Reproduce the entire listing below with "Bearing in mind what is shown" replaced by "Taking the scene into account" everywhere it appears, leaving everything else unchanged. Omit the pictures from your answer.
----------
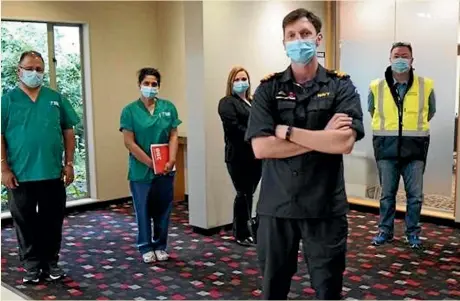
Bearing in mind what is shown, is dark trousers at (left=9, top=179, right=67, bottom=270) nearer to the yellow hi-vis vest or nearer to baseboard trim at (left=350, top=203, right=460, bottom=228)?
the yellow hi-vis vest

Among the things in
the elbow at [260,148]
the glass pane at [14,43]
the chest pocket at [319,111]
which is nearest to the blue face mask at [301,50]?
the chest pocket at [319,111]

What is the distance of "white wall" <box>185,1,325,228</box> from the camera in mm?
4863

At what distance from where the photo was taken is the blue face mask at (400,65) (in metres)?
4.38

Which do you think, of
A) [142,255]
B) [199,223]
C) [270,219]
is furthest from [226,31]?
[270,219]

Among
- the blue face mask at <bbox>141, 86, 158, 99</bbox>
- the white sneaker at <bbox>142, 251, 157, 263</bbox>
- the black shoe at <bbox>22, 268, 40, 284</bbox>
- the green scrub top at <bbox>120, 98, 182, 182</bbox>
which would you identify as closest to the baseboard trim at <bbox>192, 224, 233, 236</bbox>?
the white sneaker at <bbox>142, 251, 157, 263</bbox>

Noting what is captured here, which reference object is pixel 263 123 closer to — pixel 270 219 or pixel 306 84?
pixel 306 84

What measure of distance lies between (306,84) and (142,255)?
7.92 feet

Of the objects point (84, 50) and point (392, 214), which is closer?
point (392, 214)

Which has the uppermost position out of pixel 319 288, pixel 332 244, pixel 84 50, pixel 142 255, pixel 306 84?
pixel 84 50

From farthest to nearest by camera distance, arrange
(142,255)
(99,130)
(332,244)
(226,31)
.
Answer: (99,130)
(226,31)
(142,255)
(332,244)

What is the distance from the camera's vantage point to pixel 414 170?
452 centimetres

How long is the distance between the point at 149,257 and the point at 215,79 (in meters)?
1.62

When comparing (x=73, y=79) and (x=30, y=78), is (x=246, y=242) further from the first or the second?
(x=73, y=79)

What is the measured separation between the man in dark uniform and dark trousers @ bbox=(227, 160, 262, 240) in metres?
2.10
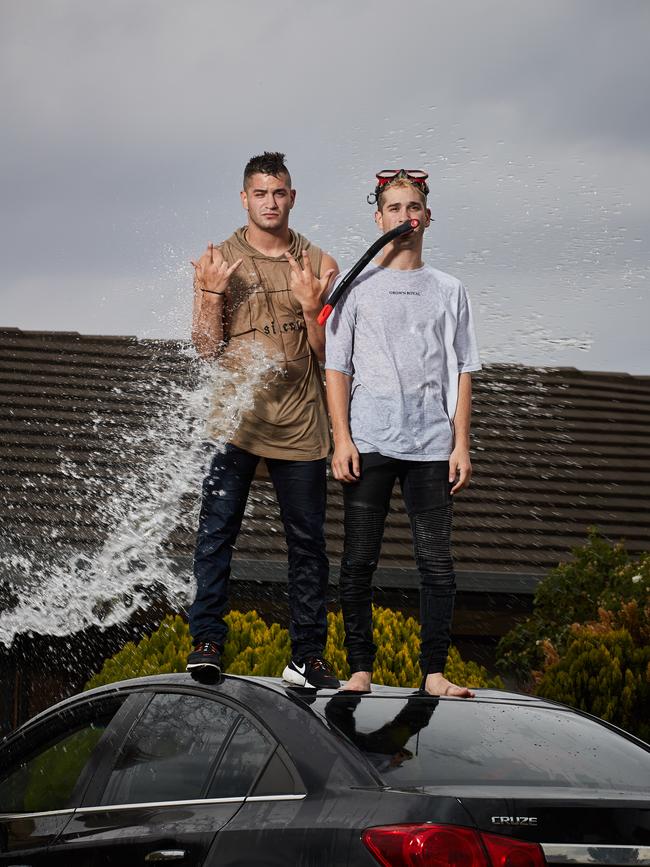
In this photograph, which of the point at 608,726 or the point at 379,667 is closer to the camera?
the point at 608,726

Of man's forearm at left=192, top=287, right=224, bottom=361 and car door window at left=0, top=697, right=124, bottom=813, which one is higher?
man's forearm at left=192, top=287, right=224, bottom=361

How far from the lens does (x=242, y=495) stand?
4.82 m

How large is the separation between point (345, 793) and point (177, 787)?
74cm

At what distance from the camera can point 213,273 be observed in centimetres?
469

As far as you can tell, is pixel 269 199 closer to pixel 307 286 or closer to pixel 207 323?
pixel 307 286

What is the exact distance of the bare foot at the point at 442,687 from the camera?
3868mm

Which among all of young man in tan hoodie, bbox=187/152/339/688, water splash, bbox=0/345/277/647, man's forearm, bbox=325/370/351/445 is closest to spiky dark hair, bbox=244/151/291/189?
young man in tan hoodie, bbox=187/152/339/688

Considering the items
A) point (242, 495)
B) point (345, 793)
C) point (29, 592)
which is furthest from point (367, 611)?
point (29, 592)

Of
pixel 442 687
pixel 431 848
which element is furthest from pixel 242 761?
pixel 442 687

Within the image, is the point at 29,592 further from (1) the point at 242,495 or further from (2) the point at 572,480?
(2) the point at 572,480

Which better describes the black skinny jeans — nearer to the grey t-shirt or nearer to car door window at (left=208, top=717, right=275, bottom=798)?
the grey t-shirt

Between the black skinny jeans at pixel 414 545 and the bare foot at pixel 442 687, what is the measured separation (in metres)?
0.10

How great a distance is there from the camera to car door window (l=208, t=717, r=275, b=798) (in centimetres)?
325

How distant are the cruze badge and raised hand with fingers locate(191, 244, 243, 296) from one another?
260 centimetres
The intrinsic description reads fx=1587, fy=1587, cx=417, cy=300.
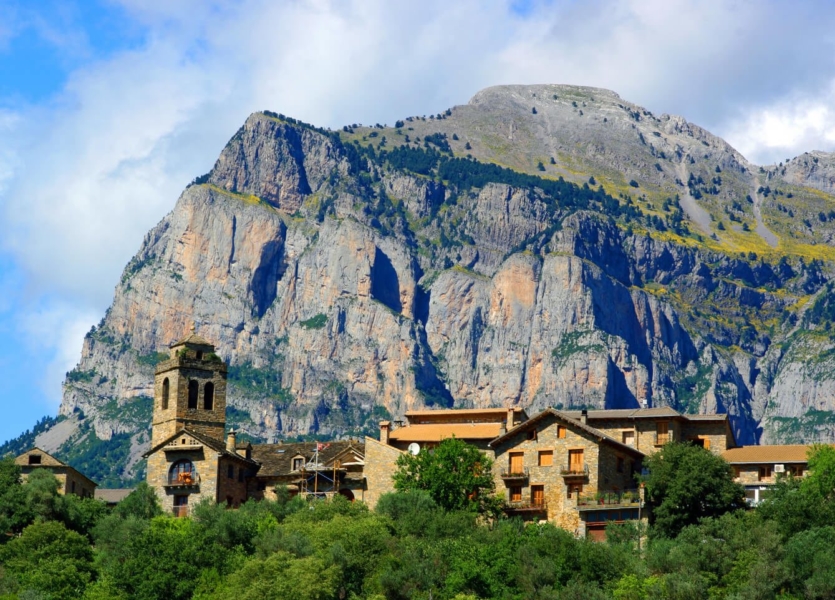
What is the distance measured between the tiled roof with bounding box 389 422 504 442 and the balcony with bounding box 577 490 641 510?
487 inches

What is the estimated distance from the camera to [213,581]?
9975 cm

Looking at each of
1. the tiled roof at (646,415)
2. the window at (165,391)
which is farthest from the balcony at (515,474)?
the window at (165,391)

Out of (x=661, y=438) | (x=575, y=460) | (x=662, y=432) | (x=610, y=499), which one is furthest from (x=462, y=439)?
(x=662, y=432)

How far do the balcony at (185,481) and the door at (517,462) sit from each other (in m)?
24.7

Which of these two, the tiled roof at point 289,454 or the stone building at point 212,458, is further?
the tiled roof at point 289,454

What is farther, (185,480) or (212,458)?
(212,458)

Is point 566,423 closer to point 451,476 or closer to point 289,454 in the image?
point 451,476

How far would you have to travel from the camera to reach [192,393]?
13512 centimetres

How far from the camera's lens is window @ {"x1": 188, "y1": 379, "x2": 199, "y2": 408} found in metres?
135

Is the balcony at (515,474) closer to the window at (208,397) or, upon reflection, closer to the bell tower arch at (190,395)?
the bell tower arch at (190,395)

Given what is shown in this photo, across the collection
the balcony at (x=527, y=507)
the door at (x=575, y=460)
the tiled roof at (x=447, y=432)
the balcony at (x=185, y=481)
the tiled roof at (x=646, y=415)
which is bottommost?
the balcony at (x=527, y=507)

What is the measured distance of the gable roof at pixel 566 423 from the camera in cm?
11694

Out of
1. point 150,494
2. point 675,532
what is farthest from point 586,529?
point 150,494

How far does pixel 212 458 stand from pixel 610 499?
31847 mm
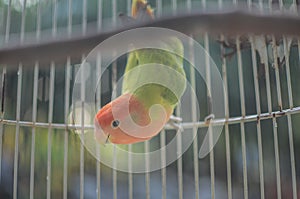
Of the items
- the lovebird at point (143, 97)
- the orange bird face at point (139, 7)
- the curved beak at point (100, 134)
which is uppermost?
the orange bird face at point (139, 7)

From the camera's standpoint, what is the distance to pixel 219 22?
6.1 inches

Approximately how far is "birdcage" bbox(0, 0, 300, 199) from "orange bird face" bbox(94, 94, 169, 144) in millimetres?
91

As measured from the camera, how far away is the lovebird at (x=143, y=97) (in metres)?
0.67

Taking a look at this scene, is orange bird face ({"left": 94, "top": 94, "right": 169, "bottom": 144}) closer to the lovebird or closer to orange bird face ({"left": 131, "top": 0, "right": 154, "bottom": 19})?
the lovebird

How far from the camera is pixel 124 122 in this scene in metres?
0.67

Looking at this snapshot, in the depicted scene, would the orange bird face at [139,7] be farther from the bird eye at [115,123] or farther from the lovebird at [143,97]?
the bird eye at [115,123]

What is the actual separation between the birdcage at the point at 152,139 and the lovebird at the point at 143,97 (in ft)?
0.18

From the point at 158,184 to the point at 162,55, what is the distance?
2.50 feet

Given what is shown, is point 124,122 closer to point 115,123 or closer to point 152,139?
point 115,123

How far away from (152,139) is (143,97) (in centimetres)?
54

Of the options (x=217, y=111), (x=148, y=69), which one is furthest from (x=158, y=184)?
(x=148, y=69)

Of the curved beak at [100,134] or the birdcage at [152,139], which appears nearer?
the curved beak at [100,134]

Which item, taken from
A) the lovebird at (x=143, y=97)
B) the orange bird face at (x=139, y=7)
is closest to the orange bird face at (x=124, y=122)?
the lovebird at (x=143, y=97)

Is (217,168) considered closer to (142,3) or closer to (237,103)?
(237,103)
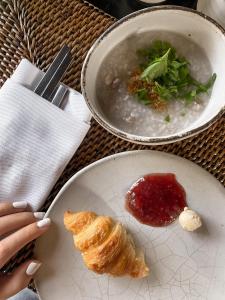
----------
- **IN RESPONSE**
Taking the scene into account, is dark trousers at (left=9, top=179, right=67, bottom=270) nearer to the yellow hi-vis vest or nearer to baseboard trim at (left=350, top=203, right=460, bottom=228)?
the yellow hi-vis vest

Among the things in
the elbow at [260,148]
the glass pane at [14,43]
the chest pocket at [319,111]
which is nearest to the blue face mask at [301,50]?
the chest pocket at [319,111]

What is the distance of "white wall" <box>185,1,325,228</box> from the camera in mm?
4863

At what distance from where the photo was taken is the blue face mask at (400,65) (in metres)?
4.38

Which do you think, of
A) [142,255]
B) [199,223]
C) [270,219]
is furthest from [226,31]?
[270,219]

Among
- the blue face mask at <bbox>141, 86, 158, 99</bbox>
- the white sneaker at <bbox>142, 251, 157, 263</bbox>
- the black shoe at <bbox>22, 268, 40, 284</bbox>
- the green scrub top at <bbox>120, 98, 182, 182</bbox>
which would you identify as closest to the baseboard trim at <bbox>192, 224, 233, 236</bbox>?
the white sneaker at <bbox>142, 251, 157, 263</bbox>

Noting what is captured here, which reference object is pixel 263 123 closer to — pixel 270 219 or pixel 306 84?
pixel 306 84

What measure of distance lies between (306,84) and (142,255)?
7.92 feet

Of the objects point (84, 50) and point (392, 214), which is closer?
point (392, 214)

Which has the uppermost position out of pixel 319 288, pixel 332 244, pixel 84 50, pixel 142 255, pixel 306 84?
pixel 84 50

From farthest to nearest by camera distance, arrange
(142,255)
(99,130)
(332,244)
(226,31)
.
Answer: (99,130)
(226,31)
(142,255)
(332,244)

What is the distance from the camera's vantage point to pixel 414 170?
452 centimetres

How long is the distance between the point at 149,257 and the point at 215,79 (in meters)?
1.62

When comparing (x=73, y=79) and (x=30, y=78), is (x=246, y=242) further from the first or the second?
(x=73, y=79)

What is the measured separation between the man in dark uniform and dark trousers @ bbox=(227, 160, 262, 240) in metres?
2.10
In this photograph, which of the point at 608,726 or the point at 379,667 is closer to the camera?
the point at 608,726

Of man's forearm at left=192, top=287, right=224, bottom=361 and car door window at left=0, top=697, right=124, bottom=813, which one is higher?
man's forearm at left=192, top=287, right=224, bottom=361

How far from the lens does (x=242, y=495) stand?
4.82 m

How large is the separation between point (345, 793) and point (177, 787)?
74cm

At what distance from the camera can point 213,273 be observed in centimetres?
469

As far as you can tell, is pixel 269 199 closer to pixel 307 286 or closer to pixel 207 323?
pixel 307 286

What is the exact distance of the bare foot at the point at 442,687 from the camera?
3868mm

Which among all of young man in tan hoodie, bbox=187/152/339/688, water splash, bbox=0/345/277/647, man's forearm, bbox=325/370/351/445 is closest to spiky dark hair, bbox=244/151/291/189?
young man in tan hoodie, bbox=187/152/339/688

Considering the items
A) point (242, 495)
B) point (345, 793)
C) point (29, 592)
which is furthest from point (367, 611)?
point (29, 592)

Of
pixel 442 687
pixel 431 848
which element is furthest from pixel 242 761?
pixel 442 687

Within the image, is the point at 29,592 further from (1) the point at 242,495 or further from (2) the point at 572,480?
(2) the point at 572,480

Which better describes the black skinny jeans — nearer to the grey t-shirt or nearer to car door window at (left=208, top=717, right=275, bottom=798)?
the grey t-shirt

Between the black skinny jeans at pixel 414 545 and the bare foot at pixel 442 687, what is the measured separation (in metres)?
0.10

How great a distance is there from the camera to car door window (l=208, t=717, r=275, b=798) (in centimetres)?
325

How distant are the cruze badge and raised hand with fingers locate(191, 244, 243, 296) from one another?
260 centimetres
The intrinsic description reads fx=1587, fy=1587, cx=417, cy=300.
What is the distance measured between the tiled roof with bounding box 389 422 504 442 and the balcony with bounding box 577 490 641 510?
487 inches

What is the estimated distance from the camera to [213,581]?
9975 cm

Looking at each of
1. the tiled roof at (646,415)
2. the window at (165,391)
which is farthest from the balcony at (515,474)?
the window at (165,391)

Out of (x=661, y=438) | (x=575, y=460) | (x=662, y=432) | (x=610, y=499), which one is furthest from (x=462, y=439)?
(x=662, y=432)

How far do the balcony at (185,481) and the door at (517,462) sit from each other (in m)?
24.7

Which of these two, the tiled roof at point 289,454 or the stone building at point 212,458, is further?
the tiled roof at point 289,454

What is farther, (185,480) or (212,458)?
(212,458)

Is point 566,423 closer to point 451,476 or closer to point 289,454 in the image?
point 451,476

How far would you have to travel from the camera to reach [192,393]?
13512 centimetres

How far from the camera's lens is window @ {"x1": 188, "y1": 379, "x2": 199, "y2": 408} found in metres?
135

Is the balcony at (515,474) closer to the window at (208,397) or, upon reflection, closer to the bell tower arch at (190,395)?
the bell tower arch at (190,395)

Given what is shown in this photo, across the collection
the balcony at (x=527, y=507)
the door at (x=575, y=460)
the tiled roof at (x=447, y=432)
the balcony at (x=185, y=481)
the tiled roof at (x=646, y=415)
which is bottommost?
the balcony at (x=527, y=507)

What is the measured distance of the gable roof at pixel 566 423 from the camera in cm?
11694

Out of
1. point 150,494
2. point 675,532
what is farthest from point 586,529?
point 150,494

How far does pixel 212 458 stand from pixel 610 499?
31847 mm
Of the items
- the lovebird at point (143, 97)
- the orange bird face at point (139, 7)
- the curved beak at point (100, 134)
which is uppermost?
the orange bird face at point (139, 7)

From the camera's standpoint, what is the distance to pixel 219 22?
6.1 inches

Approximately how far is "birdcage" bbox(0, 0, 300, 199) from "orange bird face" bbox(94, 94, 169, 144) in millimetres?
91

As measured from the camera, how far away is the lovebird at (x=143, y=97) (in metres)?
0.67

Taking a look at this scene, is orange bird face ({"left": 94, "top": 94, "right": 169, "bottom": 144}) closer to the lovebird or closer to orange bird face ({"left": 131, "top": 0, "right": 154, "bottom": 19})?
the lovebird

How far from the camera is pixel 124 122 in this scene in metres?
0.67

Looking at this snapshot, in the depicted scene, would the orange bird face at [139,7] be farther from the bird eye at [115,123] or farther from the lovebird at [143,97]?
the bird eye at [115,123]

What is the actual separation between the birdcage at the point at 152,139 and the lovebird at the point at 143,97 (in ft)?
0.18

From the point at 158,184 to the point at 162,55, what is the distance?
2.50 feet

Given what is shown, is point 124,122 closer to point 115,123 or closer to point 152,139?
point 115,123

How far away from (152,139) is (143,97) (in centimetres)?
54

Of the options (x=217, y=111), (x=148, y=69), which one is furthest from (x=158, y=184)?
(x=148, y=69)

Of the curved beak at [100,134] or the birdcage at [152,139], which appears nearer?
the curved beak at [100,134]

Which item, taken from
A) the lovebird at (x=143, y=97)
B) the orange bird face at (x=139, y=7)
is closest to the orange bird face at (x=124, y=122)?
the lovebird at (x=143, y=97)

Is (217,168) considered closer to (142,3) or closer to (237,103)?
(237,103)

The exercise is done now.